A Younger Ltd was a high quality British furniture manufacturer that led style and contemporary taste in the 50s, 60s and 70s. Younger furniture was low volume, well made and aimed at the top end of the market. Younger was amongst the first firms to make Scandinavian style furniture in the fifties and one of the first manufacturers to abandon the style in search of something more original in the late sixties.
Younger teak furniture
As early as January 1955 Younger marketed their first teak dining suite, Moselle. Two years later, they introduced Volany, a new range of teak furniture which they sold for a further ten years.
Younger's top designer was John Herbert, the firm's design director. He won three awards from the Furniture Makers' Guild in 1960 for a sideboard and two tables. All three were similar to contemporary Scandinavian furniture. The sideboard was constructed from solid afromosia, an African wood of similar colour and appearance to teak; manufacturers often used it to complement teak, because it was easier to work. John Herbert veneered the drawers in teak and completed the design with simple, round, wooden handles. The first of the two tables combined teak and rosewood veneers, a combination that was to become very popular later in the 'sixties, the other was made in solid afromosia.
In the mid sixties, John Herbert moved away from teak when he designed a new dining set in African walnut for Younger. The firm was indicating a move away from popular taste and pioneering a new direction in furniture.
Younger's 60s furniture
By 1967, teak was so popular that John Nickson, Managing Director of A Younger Ltd, commented:
"instead of finding it difficult to purchase a teak dining set - as it was twelve years ago - the problem now is to find anything else!"
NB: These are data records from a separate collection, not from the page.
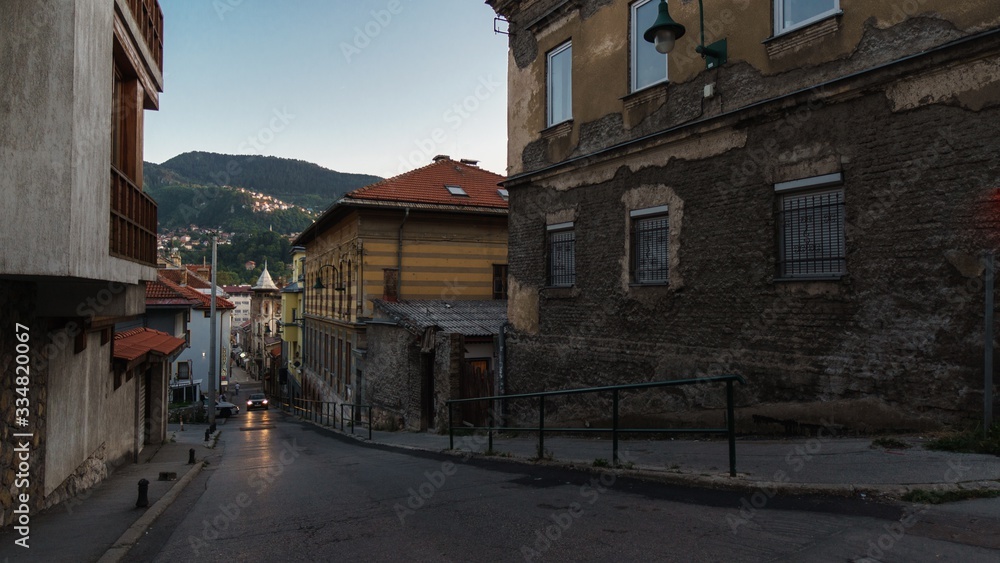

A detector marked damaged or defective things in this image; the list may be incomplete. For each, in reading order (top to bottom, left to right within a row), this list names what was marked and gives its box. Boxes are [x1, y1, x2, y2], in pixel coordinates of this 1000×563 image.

peeling plaster facade [490, 0, 1000, 432]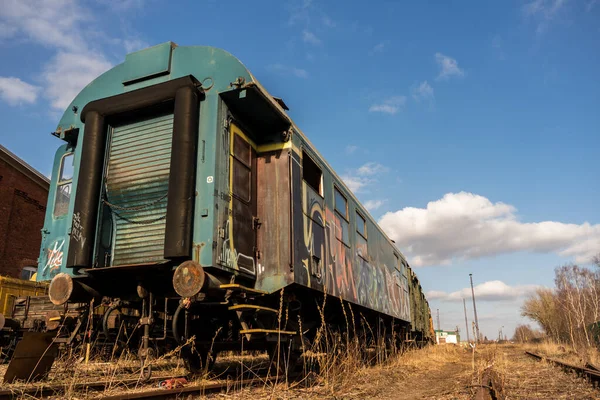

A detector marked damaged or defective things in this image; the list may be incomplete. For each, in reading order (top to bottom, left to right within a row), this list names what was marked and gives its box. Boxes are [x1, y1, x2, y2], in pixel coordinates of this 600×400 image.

rusted metal panel [106, 112, 173, 266]
rusty train car side [21, 43, 432, 378]
rusty metal door [224, 123, 254, 276]
rusted metal panel [254, 150, 292, 290]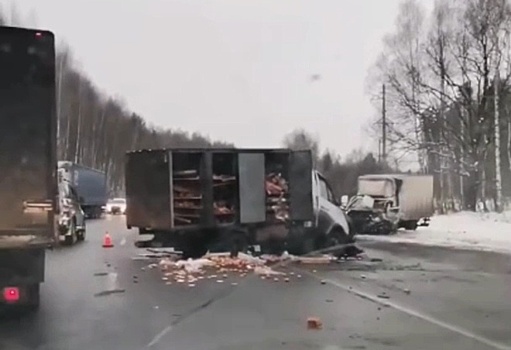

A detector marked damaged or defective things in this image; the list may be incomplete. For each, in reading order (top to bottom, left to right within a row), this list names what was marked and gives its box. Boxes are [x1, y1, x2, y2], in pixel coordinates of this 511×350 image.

crashed delivery truck [0, 26, 57, 308]
crashed delivery truck [126, 148, 354, 258]
second damaged gazelle [126, 148, 354, 258]
crashed delivery truck [346, 174, 434, 235]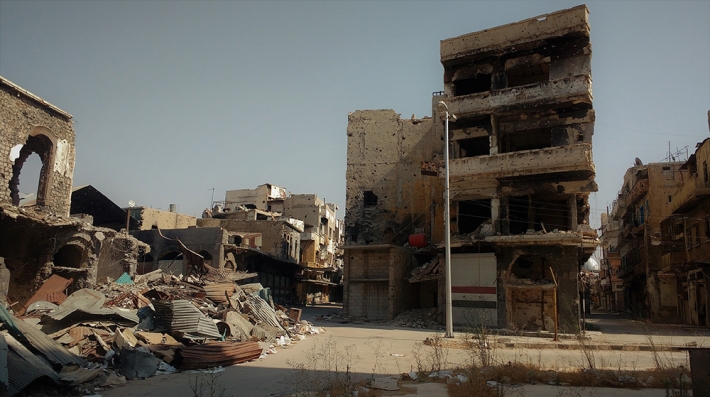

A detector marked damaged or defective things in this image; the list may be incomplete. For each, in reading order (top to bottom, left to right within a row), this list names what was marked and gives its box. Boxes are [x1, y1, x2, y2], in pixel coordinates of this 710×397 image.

broken concrete wall [0, 76, 75, 215]
rusted metal sheet [21, 274, 73, 314]
damaged multi-story building [0, 75, 147, 310]
rusted metal sheet [179, 338, 262, 370]
broken concrete wall [199, 217, 302, 262]
broken concrete wall [346, 109, 442, 244]
damaged multi-story building [344, 5, 600, 332]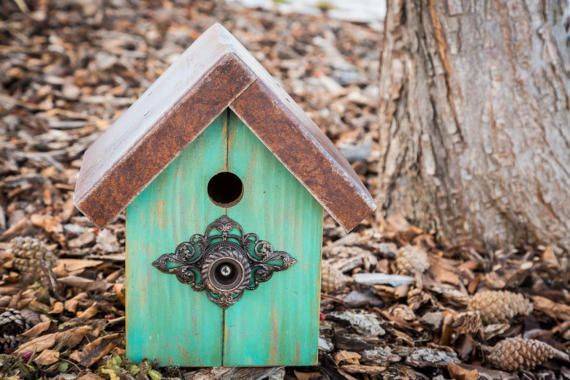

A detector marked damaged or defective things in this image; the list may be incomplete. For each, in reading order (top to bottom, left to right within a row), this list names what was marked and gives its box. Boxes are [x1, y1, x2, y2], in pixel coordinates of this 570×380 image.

rust patch on roof [74, 25, 372, 232]
rusty metal roof [73, 24, 374, 232]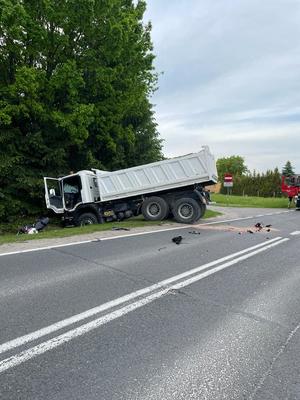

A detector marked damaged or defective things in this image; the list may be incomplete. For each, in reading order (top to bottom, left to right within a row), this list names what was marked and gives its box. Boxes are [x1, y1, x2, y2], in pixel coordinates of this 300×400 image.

damaged truck front [43, 145, 218, 227]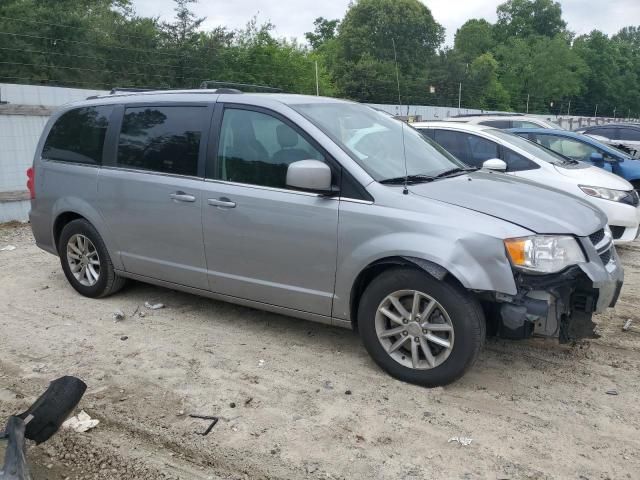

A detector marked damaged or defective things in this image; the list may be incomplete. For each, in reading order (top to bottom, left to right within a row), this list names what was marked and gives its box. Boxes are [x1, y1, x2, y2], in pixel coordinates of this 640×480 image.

damaged front bumper [492, 231, 624, 344]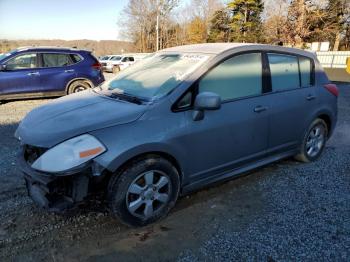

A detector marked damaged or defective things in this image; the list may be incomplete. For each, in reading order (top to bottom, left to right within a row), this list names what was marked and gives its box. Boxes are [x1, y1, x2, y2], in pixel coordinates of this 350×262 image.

damaged front bumper [18, 147, 95, 213]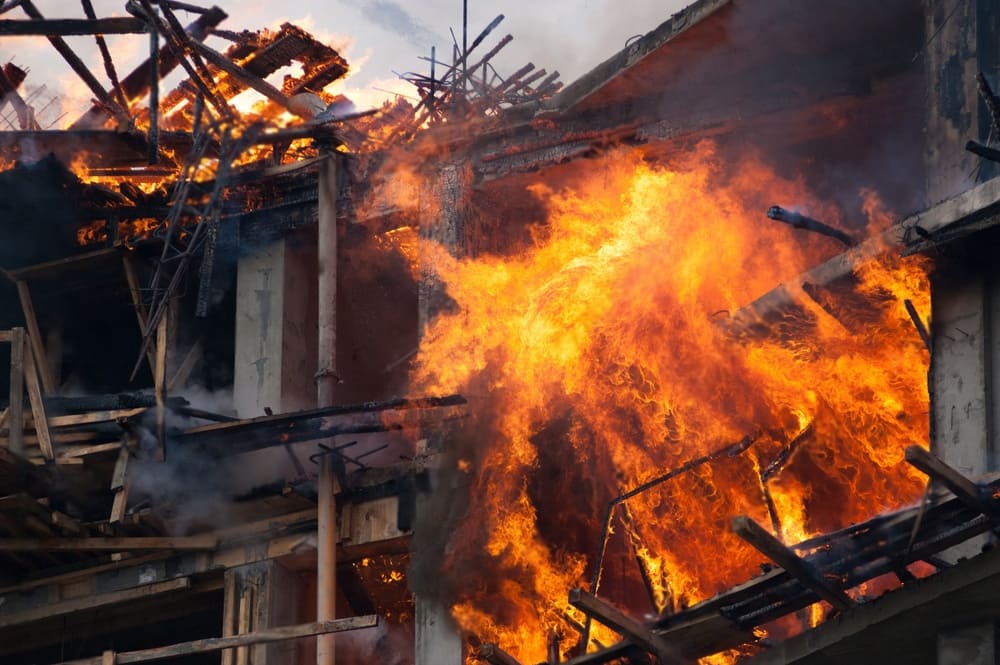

Younger was ready for a radical departure.
John Herbert and his assistant, Alan Pledge, spent a few weeks locked away in Herbert's home in Kent thinking up new ideas. Their new furniture was modern, but had the imposing grandeur of traditional Spanish design.
There was a hexagonal dining table mounted on a large central pedestal on a hexagonal plinth. This went with high backed, upholstered, dining chairs which were completely different from anything else on sale.
There were grand storage cabinets, 6 ft 6in in length in several, different designs. One had ecclesiastical looking doors with arched windows, guarded by diamond wire mesh. Another had Georgian style paneled doors, with large recessed circles resembling the front door of a grand town house in miniature. Both were mounted on large plinths, with a hint of the classical pillar and a heavy appearance.
Younger offered several very different finishes. There was a new wood, louro, from central Brazil, finished in a traditional polish. Furniture with this finish could have belonged to an important Mediterranean official, perhaps someone like James Bond might have visited on one of his missions. Younger also offered an entirely different look to the same furniture by using coloured veneers. They offered red, green or black stains, all transparent so that the grain pattern of the wood showed through. The traditional veneer finish appealed to the older generation; the coloured pieces were for the young.
As well as these finishes, there was also a white melamine, painted finish.
Younger's furniture from this period was seen in some of the most fashionable middle class houses. There was a small Younger unit in the melamine finish in Cliff Brumby's living room in the 1971 Michael Caine film 'Get Carter'. Brumby's living room contained a role call of design classics from the late sixties. He also had G-Plan's World's Most Comfortable Chair and a Parker Knoll recliner.
Younger's new furniture was for the expensive end of the market. It might have looked exciting, but it was out of reach for most people. The fashion for coloured woods did not last. Furniture was an expensive purchase that most people wanted to last several years. Coloured woods might well have been fashionable in the late 'sixties, but people wanted to keep their furniture until at least the late 'seventies and some for the rest of their lives.
There were radical new ideas in furniture in the early seventies. In 1970 there was a brief craze for wet-look synthetic upholstered furniture. The fashion did not last for more than a year. In 1971, the novelty of the Earls Court Furniture Show was an early waterbed. Younger introduced several innovative ranges of furniture in the seventies. The most successful was Toledo from 1972. This range borrowed heavily from traditional Spanish style. The popularity of Spanish holidays led to a greater appreciation of anything from Spain. Paella was a popular dish and people had a taste for Sangria. Younger's furniture was not as popular as package holidays though and it remained an expensive and exclusive product.
Buy Younger furniture secondhand
If you are looking for Younger furniture, there is a small, but regular quantity of sideboards and dining tables and chairs on eBay.
Younger teak sideboards sell for £200 to £400 on eBay. The Toledo range from the early 70s is something of a bargain. You can pick up the storage units for less than £100. Given the quality of the original manufacture this is amazingly cheap.